• What you have to do:
Swap "tree canopy" for "tree crown" in the rows, starting at the line that contains "How much distance" and continuing through the end of the rows, and return those lines with nothing else changed. Omit the pictures.

(Excerpts of spatial question data)
* Start *

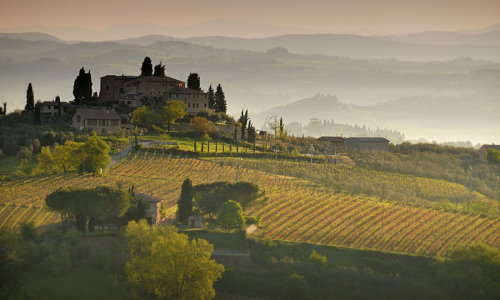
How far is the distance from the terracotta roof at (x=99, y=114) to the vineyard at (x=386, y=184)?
20.7m

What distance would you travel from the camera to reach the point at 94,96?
128 m

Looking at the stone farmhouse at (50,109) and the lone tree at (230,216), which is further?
the stone farmhouse at (50,109)

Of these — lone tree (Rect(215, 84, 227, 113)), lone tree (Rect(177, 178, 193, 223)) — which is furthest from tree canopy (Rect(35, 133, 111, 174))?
lone tree (Rect(215, 84, 227, 113))

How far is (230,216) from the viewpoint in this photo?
69.4 metres

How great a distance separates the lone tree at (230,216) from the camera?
6931 centimetres

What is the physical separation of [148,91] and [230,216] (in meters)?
62.2

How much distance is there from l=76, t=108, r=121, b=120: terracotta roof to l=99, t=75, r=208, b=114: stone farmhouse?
474 inches

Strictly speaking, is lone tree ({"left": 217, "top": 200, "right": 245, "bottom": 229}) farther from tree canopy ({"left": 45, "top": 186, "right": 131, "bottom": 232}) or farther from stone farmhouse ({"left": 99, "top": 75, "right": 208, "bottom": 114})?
stone farmhouse ({"left": 99, "top": 75, "right": 208, "bottom": 114})

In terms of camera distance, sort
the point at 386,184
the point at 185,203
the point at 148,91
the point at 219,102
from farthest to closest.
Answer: the point at 219,102, the point at 148,91, the point at 386,184, the point at 185,203

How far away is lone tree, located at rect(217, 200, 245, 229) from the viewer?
69.3 m

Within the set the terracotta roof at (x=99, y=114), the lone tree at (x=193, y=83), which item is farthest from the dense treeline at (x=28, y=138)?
the lone tree at (x=193, y=83)

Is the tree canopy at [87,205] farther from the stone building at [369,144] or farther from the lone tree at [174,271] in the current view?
the stone building at [369,144]

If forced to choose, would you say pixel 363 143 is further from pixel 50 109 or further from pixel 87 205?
pixel 87 205

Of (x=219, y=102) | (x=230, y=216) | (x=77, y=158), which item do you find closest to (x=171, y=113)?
(x=219, y=102)
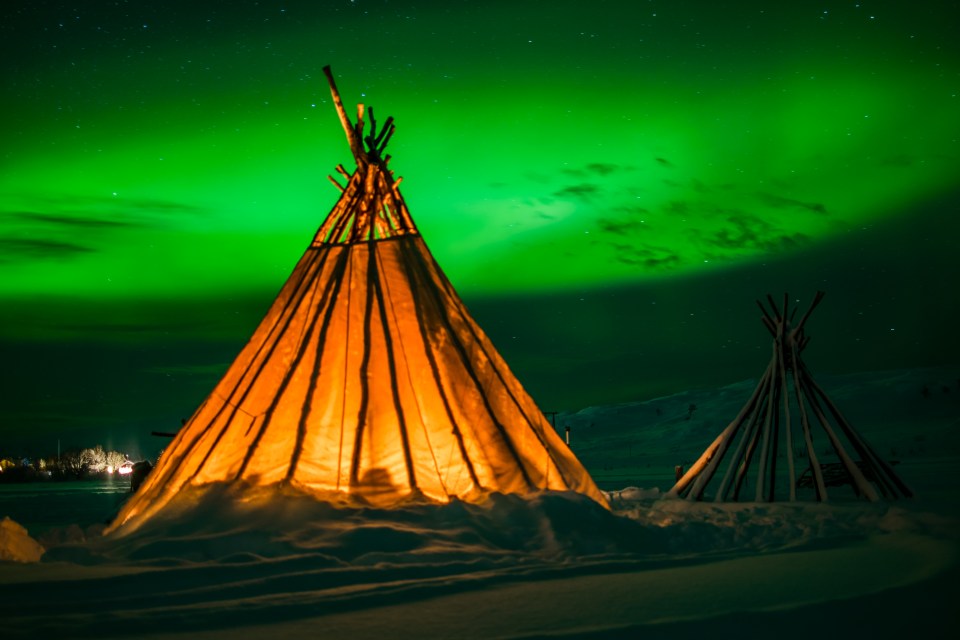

* End *

• Finished exercise:
How much distance is there from l=76, t=108, r=121, b=120: terracotta roof to l=99, t=75, r=208, b=114: stone farmhouse?
474 inches

Strictly speaking, is lone tree ({"left": 217, "top": 200, "right": 245, "bottom": 229}) farther from tree crown ({"left": 45, "top": 186, "right": 131, "bottom": 232}) or farther from stone farmhouse ({"left": 99, "top": 75, "right": 208, "bottom": 114})?
stone farmhouse ({"left": 99, "top": 75, "right": 208, "bottom": 114})

In terms of camera distance, sort
the point at 386,184
the point at 185,203
the point at 148,91
the point at 219,102
from farthest to closest.
Answer: the point at 219,102, the point at 148,91, the point at 386,184, the point at 185,203

How far away is lone tree, located at rect(217, 200, 245, 229) from the viewer?
69.3 m

Within the set the terracotta roof at (x=99, y=114), the lone tree at (x=193, y=83), which item is farthest from the dense treeline at (x=28, y=138)?
the lone tree at (x=193, y=83)

Is the tree crown at [87,205] farther from the stone building at [369,144] or farther from the lone tree at [174,271] in the current view?
the stone building at [369,144]

If forced to choose, would you say pixel 363 143 is further from pixel 50 109 or further from pixel 87 205?
pixel 87 205

Of (x=219, y=102) | (x=230, y=216) | (x=77, y=158), which item do you find closest to (x=171, y=113)?
(x=219, y=102)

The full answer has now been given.